Larger-than-life

I just read in the LRB an enjoyable review by James Wolcott of the selected letters of William Styron.

Sometimes, when I read pieces like this, which express strong opinions, I find myself getting carried along. Am I agreeing with what’s being said too easily, am I being too fickle, is there another view I’m ignoring? Or perhaps that doesn’t matter? What’s more to the point is the energy and the colour in the writing. We don’t have to agree/disagree with everything that’s put in front of us, and either way we can still enjoy the force in the writing.

Among various choice details in this review, one note that particularly resonated with me is a comment about a lost literary culture of ‘larger-than-life’ set against ‘the small-time pantomime we have today’.

Knock each other as they may in print, old-pro novelists harbour a crusty collegiality borne of the awareness of the attrition involved in pushing that cannon up the hill, enduring false starts, racking fatigue, spent livers, sunken eyeballs, crises of faith, year-round seasonal affective disorder and carpal tunnel syndrome, only to stagger into publication day and have Michiko Kakutani of the New York Times nail them in the neck with a poison blowdart.

I guess that larger-than-life had its own trappings, and we have to see through the veneer of glamour and celebrity in that literary mondo (I’m sure some of these figures would be frantically checking their Amazon rankings today). We can get too easily nostalgic. But it does bring to mind Norma Desmond: ‘It’s the books that got small!’ Good writing needs personality, and personality is probably helped by having some personalities write it in the first place. I can think of a few at work today, but perhaps not enough (and probably more poets than novelists).

I do remember reading Sophie’s Choice, too, and it being one of those first grown-up books to leave a strong impression on me.
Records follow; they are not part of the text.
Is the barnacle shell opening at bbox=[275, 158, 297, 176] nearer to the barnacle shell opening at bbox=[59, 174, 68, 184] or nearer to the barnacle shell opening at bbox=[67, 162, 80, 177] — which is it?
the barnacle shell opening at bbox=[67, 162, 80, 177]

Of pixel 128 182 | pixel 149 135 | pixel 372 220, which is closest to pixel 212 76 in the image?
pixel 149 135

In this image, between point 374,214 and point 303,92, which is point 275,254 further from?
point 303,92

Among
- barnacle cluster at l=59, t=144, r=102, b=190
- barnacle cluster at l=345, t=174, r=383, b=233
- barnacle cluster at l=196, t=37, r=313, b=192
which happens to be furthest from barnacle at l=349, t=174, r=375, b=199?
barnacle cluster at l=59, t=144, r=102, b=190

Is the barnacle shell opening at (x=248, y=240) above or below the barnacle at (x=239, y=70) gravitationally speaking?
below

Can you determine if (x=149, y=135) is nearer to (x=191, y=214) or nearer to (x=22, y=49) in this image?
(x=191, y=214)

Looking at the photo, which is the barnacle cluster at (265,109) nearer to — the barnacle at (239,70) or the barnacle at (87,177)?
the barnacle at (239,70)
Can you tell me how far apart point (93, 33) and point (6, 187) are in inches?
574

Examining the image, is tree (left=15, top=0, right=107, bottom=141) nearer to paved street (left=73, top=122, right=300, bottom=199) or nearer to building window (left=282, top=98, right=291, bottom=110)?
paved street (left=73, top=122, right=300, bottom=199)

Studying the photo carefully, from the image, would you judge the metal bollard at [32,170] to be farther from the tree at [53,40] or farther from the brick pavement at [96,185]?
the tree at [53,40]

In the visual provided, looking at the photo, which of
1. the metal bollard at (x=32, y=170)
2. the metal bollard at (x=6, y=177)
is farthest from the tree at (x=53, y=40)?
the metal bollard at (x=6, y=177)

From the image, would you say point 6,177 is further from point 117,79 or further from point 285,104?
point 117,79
Styron does have a rich prose style, and perhaps for too long I carried with me the sense that grown-up writing needed to be so … flamboyant. Which it can, of course – if you can do it. And he could, and he told great stories, and filled them with characters we cared about.

Wolcott’s review is certainly worth a read, and I’m also going to have to remember to pop in on his blog every now and then. And I ought to get those letters, too.